Convert the lines into a JSON list of strings, one string per line and no blank lines, starting at the line containing "Of (1) the ocean" and running through the last line, with both ends included.
-- Start of Input --
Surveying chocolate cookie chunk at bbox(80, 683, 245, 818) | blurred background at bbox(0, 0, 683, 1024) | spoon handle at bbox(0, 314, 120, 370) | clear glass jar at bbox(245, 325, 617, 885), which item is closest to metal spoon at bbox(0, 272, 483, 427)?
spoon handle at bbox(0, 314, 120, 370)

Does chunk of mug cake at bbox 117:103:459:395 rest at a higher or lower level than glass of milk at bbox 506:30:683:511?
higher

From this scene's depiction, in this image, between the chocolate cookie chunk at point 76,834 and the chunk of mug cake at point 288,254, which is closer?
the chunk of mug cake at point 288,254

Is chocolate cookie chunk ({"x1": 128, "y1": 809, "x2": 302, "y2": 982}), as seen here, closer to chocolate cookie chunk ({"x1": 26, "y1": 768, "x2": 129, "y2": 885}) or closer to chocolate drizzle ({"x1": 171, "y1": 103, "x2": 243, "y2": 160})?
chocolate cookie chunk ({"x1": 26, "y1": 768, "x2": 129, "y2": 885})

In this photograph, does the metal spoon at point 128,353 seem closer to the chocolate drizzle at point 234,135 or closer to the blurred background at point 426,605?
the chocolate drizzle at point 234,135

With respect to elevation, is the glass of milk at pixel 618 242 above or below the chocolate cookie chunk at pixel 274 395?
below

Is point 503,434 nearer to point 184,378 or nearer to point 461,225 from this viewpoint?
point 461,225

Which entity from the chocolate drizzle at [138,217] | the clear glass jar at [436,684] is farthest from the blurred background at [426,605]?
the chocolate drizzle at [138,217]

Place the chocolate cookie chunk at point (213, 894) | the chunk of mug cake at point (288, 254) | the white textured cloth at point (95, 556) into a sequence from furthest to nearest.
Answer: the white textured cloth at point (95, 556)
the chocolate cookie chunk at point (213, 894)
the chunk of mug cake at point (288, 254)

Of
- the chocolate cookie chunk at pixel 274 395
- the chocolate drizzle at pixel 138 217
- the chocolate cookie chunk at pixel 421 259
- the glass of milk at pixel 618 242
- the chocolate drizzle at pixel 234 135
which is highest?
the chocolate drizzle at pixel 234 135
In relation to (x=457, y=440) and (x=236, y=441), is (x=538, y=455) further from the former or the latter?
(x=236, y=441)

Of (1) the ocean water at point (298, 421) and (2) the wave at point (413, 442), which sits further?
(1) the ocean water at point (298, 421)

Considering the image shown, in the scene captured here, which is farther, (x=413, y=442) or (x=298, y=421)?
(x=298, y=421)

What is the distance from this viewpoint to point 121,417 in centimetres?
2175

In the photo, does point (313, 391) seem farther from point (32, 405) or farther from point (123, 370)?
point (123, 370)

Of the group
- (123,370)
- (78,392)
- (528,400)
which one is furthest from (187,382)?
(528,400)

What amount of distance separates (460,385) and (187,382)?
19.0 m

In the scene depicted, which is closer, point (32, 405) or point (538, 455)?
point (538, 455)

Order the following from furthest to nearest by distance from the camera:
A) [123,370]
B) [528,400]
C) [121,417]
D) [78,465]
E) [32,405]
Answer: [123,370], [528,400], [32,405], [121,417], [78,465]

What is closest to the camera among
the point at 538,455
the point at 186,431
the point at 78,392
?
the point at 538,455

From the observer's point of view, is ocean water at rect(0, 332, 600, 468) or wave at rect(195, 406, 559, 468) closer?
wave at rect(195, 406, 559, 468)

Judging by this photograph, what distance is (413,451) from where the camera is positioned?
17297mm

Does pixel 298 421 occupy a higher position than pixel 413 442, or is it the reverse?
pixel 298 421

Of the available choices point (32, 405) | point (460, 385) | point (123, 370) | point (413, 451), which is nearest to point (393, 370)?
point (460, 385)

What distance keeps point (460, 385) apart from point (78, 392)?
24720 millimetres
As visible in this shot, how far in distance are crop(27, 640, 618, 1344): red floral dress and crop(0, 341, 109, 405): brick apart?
-- End of Input --
**In response:**
[
  "Of (1) the ocean water at point (298, 421) and (2) the wave at point (413, 442), which sits further?",
  "(1) the ocean water at point (298, 421)",
  "Considering the image shown, in the scene captured here, which is farther, (x=413, y=442) or (x=298, y=421)?",
  "(x=298, y=421)",
  "What is the distance from this viewpoint to point 121,417 in centimetres?",
  "2175",
  "In the photo, does point (313, 391) seem farther from point (32, 405) or farther from point (123, 370)?",
  "point (123, 370)",
  "Of the group",
  "- (123,370)",
  "- (78,392)",
  "- (528,400)",
  "which one is furthest from (187,382)?",
  "(528,400)",
  "What amount of distance separates (460,385) and (187,382)?",
  "19.0 m",
  "In the scene depicted, which is closer, point (32, 405) or point (538, 455)?",
  "point (538, 455)",
  "Order the following from furthest to nearest by distance from the camera:",
  "A) [123,370]",
  "B) [528,400]",
  "C) [121,417]",
  "D) [78,465]",
  "E) [32,405]",
  "Answer: [123,370], [528,400], [32,405], [121,417], [78,465]",
  "What is closest to the camera among",
  "the point at 538,455",
  "the point at 186,431",
  "the point at 78,392",
  "?",
  "the point at 538,455",
  "From the observer's point of view, is ocean water at rect(0, 332, 600, 468) or wave at rect(195, 406, 559, 468) closer?",
  "wave at rect(195, 406, 559, 468)",
  "Judging by this photograph, what distance is (413,451) from where the camera is positioned?",
  "17297mm",
  "Does pixel 298 421 occupy a higher position than pixel 413 442, or is it the reverse?",
  "pixel 298 421",
  "Of the available choices point (32, 405) | point (460, 385) | point (123, 370) | point (413, 451), which is nearest to point (393, 370)?",
  "point (460, 385)",
  "What distance keeps point (460, 385) apart from point (78, 392)?",
  "24720 millimetres",
  "As visible in this shot, how far in distance are crop(27, 640, 618, 1344): red floral dress and crop(0, 341, 109, 405): brick apart?"
]